*YOUR TASK*:
Rewrite the data below, replacing every "further" with "farther" and keeping everything else the same, and leave the pictures out of your answer.

..........

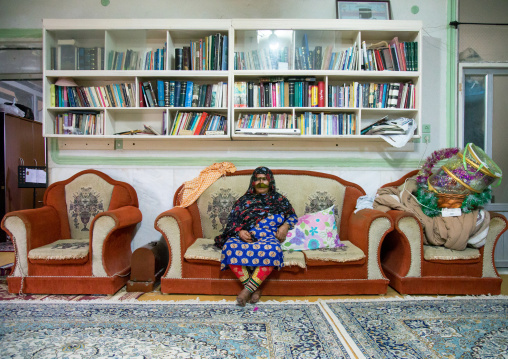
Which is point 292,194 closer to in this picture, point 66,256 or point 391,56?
point 391,56

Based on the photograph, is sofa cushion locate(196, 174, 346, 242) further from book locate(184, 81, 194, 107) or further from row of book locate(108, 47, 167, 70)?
row of book locate(108, 47, 167, 70)

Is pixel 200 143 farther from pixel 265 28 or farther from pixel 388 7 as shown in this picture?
pixel 388 7

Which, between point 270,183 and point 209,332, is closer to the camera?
point 209,332

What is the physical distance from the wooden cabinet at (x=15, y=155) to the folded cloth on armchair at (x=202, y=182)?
3.29m

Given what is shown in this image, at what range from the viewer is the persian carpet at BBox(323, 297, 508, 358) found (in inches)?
69.4

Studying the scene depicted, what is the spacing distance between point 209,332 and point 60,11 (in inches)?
139

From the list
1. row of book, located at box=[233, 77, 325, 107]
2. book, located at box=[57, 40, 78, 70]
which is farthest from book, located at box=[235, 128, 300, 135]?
book, located at box=[57, 40, 78, 70]

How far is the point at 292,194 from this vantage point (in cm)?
322

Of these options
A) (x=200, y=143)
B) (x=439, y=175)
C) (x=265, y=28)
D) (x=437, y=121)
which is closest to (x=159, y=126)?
(x=200, y=143)

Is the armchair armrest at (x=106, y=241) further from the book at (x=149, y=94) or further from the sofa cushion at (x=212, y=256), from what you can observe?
the book at (x=149, y=94)

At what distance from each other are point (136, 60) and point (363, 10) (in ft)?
7.62

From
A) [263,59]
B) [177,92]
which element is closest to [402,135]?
[263,59]

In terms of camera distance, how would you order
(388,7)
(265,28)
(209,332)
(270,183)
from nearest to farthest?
1. (209,332)
2. (270,183)
3. (265,28)
4. (388,7)

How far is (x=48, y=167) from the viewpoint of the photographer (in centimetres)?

..........

*ANSWER TO THIS PROBLEM*:
Which is point 292,194 closer to in this picture, point 66,256 or point 391,56?
point 391,56

Based on the photograph, is sofa cushion locate(196, 174, 346, 242) farther from book locate(184, 81, 194, 107) or farther from row of book locate(108, 47, 167, 70)?
row of book locate(108, 47, 167, 70)

Is pixel 200 143 farther from pixel 265 28 or farther from pixel 388 7 as shown in this picture?
pixel 388 7

Which, between point 270,183 and point 209,332, is closer to the camera?
point 209,332

What is the physical distance from the wooden cabinet at (x=15, y=155) to the folded cloth on armchair at (x=202, y=182)?
3.29m

Given what is shown in this image, at what range from the viewer is the persian carpet at BBox(323, 297, 508, 358) found (in inches)?
69.4

Studying the scene depicted, what is the spacing distance between point 209,332 and point 60,11 (in inches)?
139

From the list
1. row of book, located at box=[233, 77, 325, 107]
2. book, located at box=[57, 40, 78, 70]
which is farthest from book, located at box=[235, 128, 300, 135]?
book, located at box=[57, 40, 78, 70]

How far is the point at 292,194 from this vantage point (in cm)?
322

Of these options
A) (x=200, y=143)
B) (x=439, y=175)
C) (x=265, y=28)
D) (x=437, y=121)
which is closest to (x=159, y=126)?
(x=200, y=143)

Is the armchair armrest at (x=106, y=241) farther from the book at (x=149, y=94) or farther from the sofa cushion at (x=212, y=256), from what you can observe?
the book at (x=149, y=94)

At what distance from each other are point (136, 60) and point (363, 10) (in ft)?
7.62

From
A) [263,59]
B) [177,92]
which element is closest to [402,135]?
[263,59]

In terms of camera distance, how would you order
(388,7)
(265,28)
(209,332)
(270,183)
from nearest to farthest?
1. (209,332)
2. (270,183)
3. (265,28)
4. (388,7)

How far is (x=48, y=167) from the viewpoint of the photographer (in centimetres)?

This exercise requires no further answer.